§ **PROBLEM REQUIREMENTS**: Rewrite the lines beginning at the one that has "Leikur Sniper Team 3 á netinu" and ending after the one that has "Turf Club Estates Add - Residential", changing "sandals" to "shoes" and leaving everything else as it is.

§ **GIVEN DATA**:
# # #
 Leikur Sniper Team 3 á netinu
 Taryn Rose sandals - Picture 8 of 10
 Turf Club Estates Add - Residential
# # #
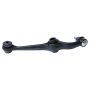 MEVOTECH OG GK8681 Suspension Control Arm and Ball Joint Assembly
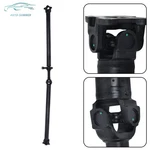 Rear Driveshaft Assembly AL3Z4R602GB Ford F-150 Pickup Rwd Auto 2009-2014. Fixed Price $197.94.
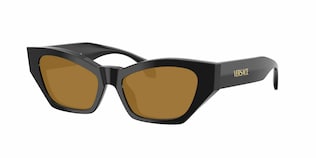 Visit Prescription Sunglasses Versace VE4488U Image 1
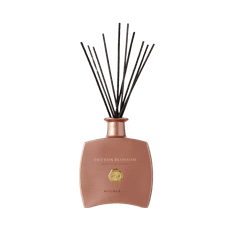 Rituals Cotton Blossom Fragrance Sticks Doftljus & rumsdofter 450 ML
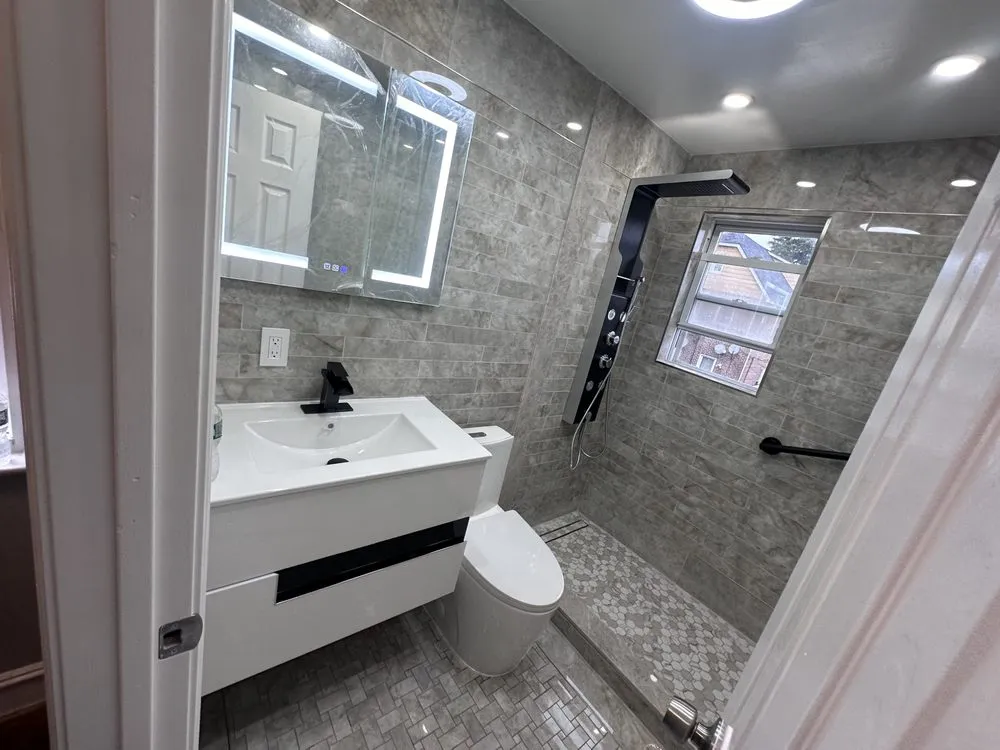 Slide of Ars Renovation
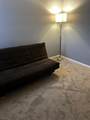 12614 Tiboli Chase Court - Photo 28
# # #
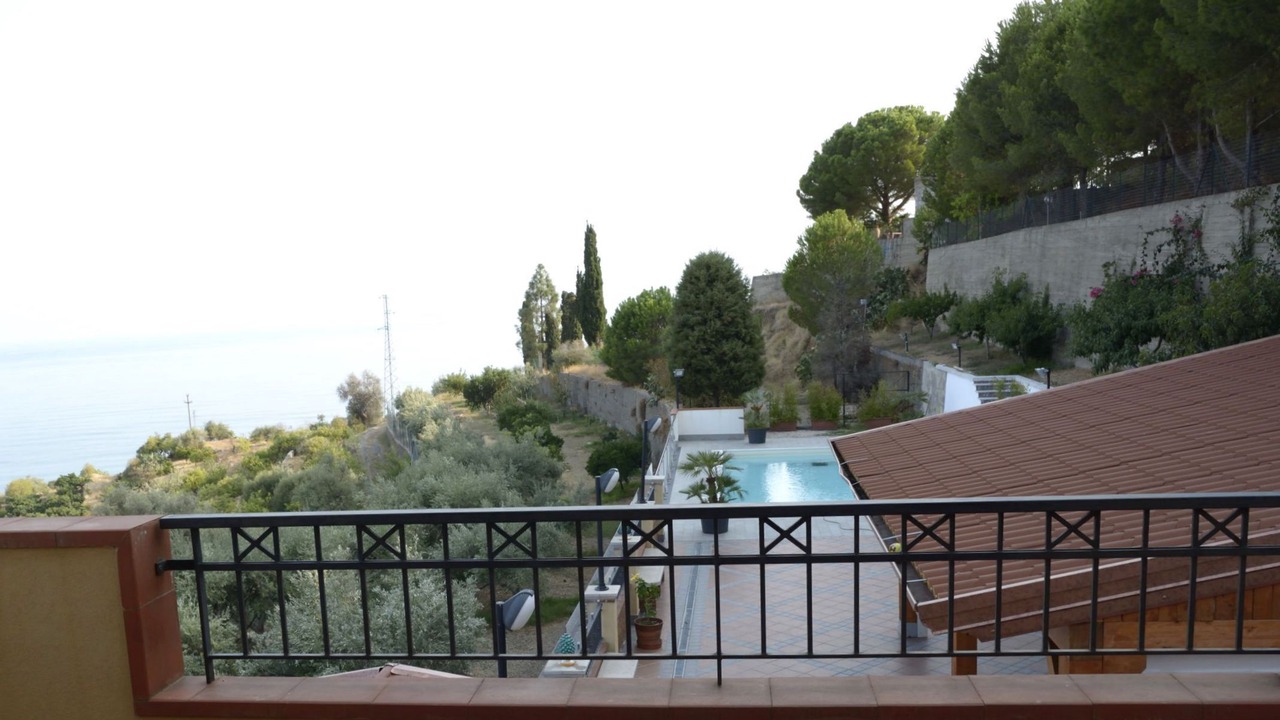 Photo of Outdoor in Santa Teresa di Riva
# # #
§ **ANSWER TO THIS EXERCISE**:
 Leikur Sniper Team 3 á netinu
 Taryn Rose shoes - Picture 8 of 10
 Turf Club Estates Add - Residential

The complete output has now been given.